Impact (believed low / mostly harmless):
- Self-healing: at the end of each tick mbm_handle_overflow() re-picks an
online d->mbm_work_cpu and reschedules, so the next tick runs correctly.
- Production kernels (DEBUG_PREEMPT=n): no warning; at worst one missed
MBM update for the affected domain on the hotplug tick. No crash.
- No cross-domain corruption: @d is fixed via container_of(); the
cpumask_test_cpu() guard turns the foreign-CPU case into a skip, not a
bad read.
- So the practical damage is a transient one-tick MBM accounting gap plus
DEBUG_PREEMPT noise under hotplug; but the noise can mask other splats
in CI/debug kernels, which is why I am reporting it.
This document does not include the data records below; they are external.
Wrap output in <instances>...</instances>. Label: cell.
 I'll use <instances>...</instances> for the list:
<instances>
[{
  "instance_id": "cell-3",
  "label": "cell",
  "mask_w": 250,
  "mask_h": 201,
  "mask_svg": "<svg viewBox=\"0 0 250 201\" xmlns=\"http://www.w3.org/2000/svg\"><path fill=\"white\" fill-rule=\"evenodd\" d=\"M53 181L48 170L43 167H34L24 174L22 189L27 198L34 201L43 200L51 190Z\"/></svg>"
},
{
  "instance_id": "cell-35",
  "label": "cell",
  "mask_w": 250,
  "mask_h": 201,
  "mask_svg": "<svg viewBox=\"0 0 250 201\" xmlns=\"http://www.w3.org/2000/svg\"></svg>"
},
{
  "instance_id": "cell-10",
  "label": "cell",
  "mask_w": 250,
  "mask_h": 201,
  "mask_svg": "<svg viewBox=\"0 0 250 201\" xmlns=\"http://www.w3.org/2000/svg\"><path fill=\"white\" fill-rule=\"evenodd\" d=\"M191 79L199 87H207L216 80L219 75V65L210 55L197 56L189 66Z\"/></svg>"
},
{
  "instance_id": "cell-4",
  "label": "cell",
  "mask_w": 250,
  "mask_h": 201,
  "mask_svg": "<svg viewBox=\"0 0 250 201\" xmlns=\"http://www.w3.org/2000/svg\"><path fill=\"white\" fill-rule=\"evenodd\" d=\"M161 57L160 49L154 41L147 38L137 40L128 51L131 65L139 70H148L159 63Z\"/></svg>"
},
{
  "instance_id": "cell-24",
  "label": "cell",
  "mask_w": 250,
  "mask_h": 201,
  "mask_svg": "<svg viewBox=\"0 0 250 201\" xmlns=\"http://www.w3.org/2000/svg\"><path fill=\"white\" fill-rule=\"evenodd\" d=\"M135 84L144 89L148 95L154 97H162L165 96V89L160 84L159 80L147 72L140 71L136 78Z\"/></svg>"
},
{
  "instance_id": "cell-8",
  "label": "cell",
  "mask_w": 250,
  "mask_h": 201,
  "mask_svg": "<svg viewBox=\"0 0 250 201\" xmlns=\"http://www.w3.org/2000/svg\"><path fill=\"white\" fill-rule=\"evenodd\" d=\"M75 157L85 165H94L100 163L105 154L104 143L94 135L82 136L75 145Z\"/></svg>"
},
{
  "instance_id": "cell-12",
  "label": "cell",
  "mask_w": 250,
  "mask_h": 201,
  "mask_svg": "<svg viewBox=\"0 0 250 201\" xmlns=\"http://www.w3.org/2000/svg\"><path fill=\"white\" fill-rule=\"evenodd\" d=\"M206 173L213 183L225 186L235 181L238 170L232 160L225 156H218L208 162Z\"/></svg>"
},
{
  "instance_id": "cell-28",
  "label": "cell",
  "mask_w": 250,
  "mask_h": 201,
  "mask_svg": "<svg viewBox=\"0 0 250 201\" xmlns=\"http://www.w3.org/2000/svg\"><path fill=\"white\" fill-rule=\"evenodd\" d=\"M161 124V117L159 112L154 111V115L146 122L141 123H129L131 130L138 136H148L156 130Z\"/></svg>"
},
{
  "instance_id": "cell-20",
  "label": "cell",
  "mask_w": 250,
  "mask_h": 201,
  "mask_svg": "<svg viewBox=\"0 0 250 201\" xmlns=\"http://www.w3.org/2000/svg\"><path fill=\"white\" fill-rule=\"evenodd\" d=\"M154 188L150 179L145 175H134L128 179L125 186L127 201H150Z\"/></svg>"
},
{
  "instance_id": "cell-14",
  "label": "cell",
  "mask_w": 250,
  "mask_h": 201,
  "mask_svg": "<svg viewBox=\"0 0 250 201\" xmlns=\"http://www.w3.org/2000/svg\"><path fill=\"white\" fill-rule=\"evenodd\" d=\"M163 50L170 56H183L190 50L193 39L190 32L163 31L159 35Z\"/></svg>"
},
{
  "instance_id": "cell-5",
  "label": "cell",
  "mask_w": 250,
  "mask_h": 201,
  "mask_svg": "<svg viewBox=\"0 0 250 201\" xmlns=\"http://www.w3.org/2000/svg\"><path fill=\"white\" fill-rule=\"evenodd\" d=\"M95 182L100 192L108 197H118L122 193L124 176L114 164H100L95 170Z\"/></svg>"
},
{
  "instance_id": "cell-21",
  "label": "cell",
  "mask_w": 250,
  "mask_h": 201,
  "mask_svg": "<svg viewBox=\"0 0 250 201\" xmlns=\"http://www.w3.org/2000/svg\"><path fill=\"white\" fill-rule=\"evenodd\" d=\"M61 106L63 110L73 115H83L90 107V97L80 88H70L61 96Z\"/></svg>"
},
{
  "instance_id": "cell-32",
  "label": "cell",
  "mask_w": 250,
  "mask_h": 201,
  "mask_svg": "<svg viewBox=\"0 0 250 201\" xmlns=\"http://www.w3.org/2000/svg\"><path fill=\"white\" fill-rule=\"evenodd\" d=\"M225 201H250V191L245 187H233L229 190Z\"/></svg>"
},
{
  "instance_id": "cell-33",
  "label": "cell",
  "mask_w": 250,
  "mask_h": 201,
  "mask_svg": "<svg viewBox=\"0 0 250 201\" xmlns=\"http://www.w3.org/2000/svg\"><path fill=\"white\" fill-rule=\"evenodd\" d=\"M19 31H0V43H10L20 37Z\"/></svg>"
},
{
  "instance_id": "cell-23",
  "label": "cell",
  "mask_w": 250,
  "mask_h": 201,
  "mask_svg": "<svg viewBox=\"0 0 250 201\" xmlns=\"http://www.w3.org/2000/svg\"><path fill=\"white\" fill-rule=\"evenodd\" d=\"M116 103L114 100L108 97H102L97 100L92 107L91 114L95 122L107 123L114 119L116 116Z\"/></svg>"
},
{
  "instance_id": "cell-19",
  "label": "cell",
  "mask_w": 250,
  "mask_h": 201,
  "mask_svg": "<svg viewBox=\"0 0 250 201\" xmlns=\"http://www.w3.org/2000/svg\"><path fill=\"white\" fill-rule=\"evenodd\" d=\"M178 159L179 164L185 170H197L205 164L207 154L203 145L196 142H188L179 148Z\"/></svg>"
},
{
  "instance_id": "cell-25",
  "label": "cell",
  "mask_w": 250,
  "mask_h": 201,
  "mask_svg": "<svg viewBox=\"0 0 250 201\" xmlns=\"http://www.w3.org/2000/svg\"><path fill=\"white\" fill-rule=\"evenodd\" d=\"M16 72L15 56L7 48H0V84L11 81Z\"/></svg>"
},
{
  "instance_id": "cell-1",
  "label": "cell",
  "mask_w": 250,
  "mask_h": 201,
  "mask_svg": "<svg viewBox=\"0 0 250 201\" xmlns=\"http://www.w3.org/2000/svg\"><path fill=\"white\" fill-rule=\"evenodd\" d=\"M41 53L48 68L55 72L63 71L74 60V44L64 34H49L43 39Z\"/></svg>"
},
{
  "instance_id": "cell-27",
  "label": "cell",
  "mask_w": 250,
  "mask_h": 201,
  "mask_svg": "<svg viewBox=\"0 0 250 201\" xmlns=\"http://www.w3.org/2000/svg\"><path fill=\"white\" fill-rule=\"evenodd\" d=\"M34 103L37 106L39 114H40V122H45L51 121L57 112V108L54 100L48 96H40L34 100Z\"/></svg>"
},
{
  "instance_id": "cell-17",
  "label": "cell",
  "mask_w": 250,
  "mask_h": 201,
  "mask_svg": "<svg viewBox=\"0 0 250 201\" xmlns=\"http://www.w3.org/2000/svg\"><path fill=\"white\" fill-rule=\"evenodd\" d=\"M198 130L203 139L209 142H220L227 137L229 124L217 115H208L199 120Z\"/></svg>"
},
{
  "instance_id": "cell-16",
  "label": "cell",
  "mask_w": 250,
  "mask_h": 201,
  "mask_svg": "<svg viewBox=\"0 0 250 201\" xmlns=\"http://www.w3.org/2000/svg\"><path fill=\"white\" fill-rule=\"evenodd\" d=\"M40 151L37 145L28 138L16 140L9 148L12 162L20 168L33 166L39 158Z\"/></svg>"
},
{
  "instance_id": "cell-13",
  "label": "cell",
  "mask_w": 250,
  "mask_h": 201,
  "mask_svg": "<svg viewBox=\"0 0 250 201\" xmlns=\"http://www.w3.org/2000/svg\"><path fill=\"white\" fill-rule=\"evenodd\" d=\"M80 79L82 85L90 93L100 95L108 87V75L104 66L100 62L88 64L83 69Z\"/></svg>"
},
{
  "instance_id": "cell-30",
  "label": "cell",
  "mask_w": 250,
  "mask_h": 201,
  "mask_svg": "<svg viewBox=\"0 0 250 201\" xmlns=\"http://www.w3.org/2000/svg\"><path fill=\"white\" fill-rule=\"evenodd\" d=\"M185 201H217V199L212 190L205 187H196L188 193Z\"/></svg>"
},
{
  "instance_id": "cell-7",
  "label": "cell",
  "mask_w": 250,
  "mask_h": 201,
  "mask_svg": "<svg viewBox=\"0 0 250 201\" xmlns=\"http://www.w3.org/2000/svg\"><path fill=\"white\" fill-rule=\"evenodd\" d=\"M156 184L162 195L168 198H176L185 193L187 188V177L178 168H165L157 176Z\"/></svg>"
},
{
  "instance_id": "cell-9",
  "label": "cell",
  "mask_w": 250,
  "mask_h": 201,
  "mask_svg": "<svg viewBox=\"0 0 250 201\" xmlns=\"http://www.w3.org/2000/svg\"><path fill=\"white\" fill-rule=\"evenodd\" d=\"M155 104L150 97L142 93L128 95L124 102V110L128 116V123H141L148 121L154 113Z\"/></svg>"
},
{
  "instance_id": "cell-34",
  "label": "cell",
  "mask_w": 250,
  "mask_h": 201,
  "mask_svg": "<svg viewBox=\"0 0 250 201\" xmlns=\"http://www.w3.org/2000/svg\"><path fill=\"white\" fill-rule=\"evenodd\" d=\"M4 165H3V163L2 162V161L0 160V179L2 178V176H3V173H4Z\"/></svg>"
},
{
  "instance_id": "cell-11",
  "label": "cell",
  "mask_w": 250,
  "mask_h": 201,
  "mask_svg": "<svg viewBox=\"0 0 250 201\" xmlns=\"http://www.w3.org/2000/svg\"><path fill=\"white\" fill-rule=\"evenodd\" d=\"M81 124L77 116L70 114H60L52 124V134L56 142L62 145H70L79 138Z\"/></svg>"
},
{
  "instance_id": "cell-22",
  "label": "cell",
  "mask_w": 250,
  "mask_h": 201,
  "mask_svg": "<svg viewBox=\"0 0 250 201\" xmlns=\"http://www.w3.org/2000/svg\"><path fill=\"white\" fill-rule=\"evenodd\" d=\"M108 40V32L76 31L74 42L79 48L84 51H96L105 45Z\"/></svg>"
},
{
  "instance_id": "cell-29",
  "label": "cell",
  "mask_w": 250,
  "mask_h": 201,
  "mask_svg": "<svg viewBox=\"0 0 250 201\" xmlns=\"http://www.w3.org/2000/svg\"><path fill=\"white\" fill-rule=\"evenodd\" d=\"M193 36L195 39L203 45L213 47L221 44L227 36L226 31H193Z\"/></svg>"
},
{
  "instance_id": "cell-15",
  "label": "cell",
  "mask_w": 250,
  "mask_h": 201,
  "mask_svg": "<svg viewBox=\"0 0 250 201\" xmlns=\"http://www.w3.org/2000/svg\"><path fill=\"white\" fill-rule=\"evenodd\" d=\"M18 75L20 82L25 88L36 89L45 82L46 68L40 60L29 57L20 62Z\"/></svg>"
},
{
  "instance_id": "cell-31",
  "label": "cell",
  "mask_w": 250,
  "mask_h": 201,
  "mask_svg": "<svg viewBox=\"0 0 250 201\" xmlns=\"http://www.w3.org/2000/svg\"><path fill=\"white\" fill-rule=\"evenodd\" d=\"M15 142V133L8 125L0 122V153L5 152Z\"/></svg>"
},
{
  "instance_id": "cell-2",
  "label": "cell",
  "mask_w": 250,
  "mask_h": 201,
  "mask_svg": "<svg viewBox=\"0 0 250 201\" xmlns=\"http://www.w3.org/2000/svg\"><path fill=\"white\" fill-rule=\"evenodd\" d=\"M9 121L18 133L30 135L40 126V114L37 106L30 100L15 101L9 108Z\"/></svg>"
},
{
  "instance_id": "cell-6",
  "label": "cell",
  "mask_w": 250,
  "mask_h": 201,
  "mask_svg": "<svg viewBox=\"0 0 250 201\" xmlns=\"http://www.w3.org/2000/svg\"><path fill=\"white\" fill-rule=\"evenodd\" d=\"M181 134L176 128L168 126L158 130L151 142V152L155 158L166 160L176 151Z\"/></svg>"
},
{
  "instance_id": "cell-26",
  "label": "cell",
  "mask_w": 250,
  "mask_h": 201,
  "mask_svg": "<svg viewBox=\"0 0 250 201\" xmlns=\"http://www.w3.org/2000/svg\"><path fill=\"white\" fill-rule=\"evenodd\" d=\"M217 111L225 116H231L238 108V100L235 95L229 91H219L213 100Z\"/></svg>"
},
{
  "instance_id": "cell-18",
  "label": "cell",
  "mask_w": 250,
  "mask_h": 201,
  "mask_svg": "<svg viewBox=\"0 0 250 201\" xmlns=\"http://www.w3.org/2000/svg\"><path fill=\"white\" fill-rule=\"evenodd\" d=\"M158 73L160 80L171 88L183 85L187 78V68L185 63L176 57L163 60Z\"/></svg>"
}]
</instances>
Reproduced reliably only by forcing this rare window at high frequency
(continuous hotplug + active MBM).

I do not have a good fix in mind. The read in __l3_mon_event_count()
fundamentally assumes it runs on a CPU of the domain, but during hotplug
the overflow work can be migrated off that CPU; neither the cpus_read_lock()
held here nor the existing cpumask_test_cpu() guard addresses the
preemptible-context use of smp_processor_id() itself.

I would appreciate your guidance on how this should best be addressed.

I can provide the full log and a reproducer on request.

Thanks,
Qinyun Tan